What the task asks
Nothing but the lines from the one that contains "common name: cape bushbuck" to the end of the records should be printed, both ends included, exactly as given.

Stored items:
• • • •
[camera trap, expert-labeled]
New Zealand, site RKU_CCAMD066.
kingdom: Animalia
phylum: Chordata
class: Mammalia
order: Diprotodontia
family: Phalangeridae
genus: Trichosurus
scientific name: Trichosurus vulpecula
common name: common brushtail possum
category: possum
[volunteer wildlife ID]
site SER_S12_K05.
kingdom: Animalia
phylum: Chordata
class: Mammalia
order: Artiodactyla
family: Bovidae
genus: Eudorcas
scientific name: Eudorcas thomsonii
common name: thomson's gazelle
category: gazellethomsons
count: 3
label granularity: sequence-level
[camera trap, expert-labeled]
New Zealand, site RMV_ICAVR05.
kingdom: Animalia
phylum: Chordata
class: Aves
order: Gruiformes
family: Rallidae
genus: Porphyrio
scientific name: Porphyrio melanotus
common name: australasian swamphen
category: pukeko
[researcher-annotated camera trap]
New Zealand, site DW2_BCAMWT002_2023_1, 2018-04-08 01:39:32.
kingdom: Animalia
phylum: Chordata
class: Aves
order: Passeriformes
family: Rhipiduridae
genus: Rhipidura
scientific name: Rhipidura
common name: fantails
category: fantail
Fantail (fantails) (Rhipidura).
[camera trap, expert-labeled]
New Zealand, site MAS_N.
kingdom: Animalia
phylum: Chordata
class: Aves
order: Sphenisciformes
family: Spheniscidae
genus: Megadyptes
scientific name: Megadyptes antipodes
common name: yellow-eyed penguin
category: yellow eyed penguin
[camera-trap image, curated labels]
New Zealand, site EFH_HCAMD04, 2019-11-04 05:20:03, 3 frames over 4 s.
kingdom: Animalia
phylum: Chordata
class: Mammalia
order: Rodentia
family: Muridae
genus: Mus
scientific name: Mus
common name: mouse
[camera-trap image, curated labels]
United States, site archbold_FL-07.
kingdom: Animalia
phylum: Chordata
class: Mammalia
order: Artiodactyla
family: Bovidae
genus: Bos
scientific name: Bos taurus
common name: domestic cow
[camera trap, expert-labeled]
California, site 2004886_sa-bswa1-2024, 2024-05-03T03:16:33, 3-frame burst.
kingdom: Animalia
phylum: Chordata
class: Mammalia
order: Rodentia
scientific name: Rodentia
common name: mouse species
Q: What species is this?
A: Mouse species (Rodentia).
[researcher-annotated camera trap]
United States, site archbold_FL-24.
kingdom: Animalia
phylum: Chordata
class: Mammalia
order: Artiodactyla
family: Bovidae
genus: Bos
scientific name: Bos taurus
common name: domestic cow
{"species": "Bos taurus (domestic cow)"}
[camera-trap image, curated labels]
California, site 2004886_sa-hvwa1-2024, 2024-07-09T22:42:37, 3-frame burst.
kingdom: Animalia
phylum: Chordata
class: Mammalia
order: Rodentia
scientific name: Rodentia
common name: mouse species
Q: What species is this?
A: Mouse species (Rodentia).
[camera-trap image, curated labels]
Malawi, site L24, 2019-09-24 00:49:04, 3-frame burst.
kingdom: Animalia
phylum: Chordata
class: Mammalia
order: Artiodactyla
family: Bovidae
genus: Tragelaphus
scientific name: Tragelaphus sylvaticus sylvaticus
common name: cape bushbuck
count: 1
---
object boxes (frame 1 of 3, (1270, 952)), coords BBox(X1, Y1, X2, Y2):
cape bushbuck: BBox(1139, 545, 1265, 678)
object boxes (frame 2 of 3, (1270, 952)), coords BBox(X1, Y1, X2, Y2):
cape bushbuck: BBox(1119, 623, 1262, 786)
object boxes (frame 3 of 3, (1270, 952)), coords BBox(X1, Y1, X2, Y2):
• • • •
Answer section
common name: cape bushbuck
count: 1
---
object boxes (frame 1 of 3, (1270, 952)), coords BBox(X1, Y1, X2, Y2):
cape bushbuck: BBox(1139, 545, 1265, 678)
object boxes (frame 2 of 3, (1270, 952)), coords BBox(X1, Y1, X2, Y2):
cape bushbuck: BBox(1119, 623, 1262, 786)
object boxes (frame 3 of 3, (1270, 952)), coords BBox(X1, Y1, X2, Y2):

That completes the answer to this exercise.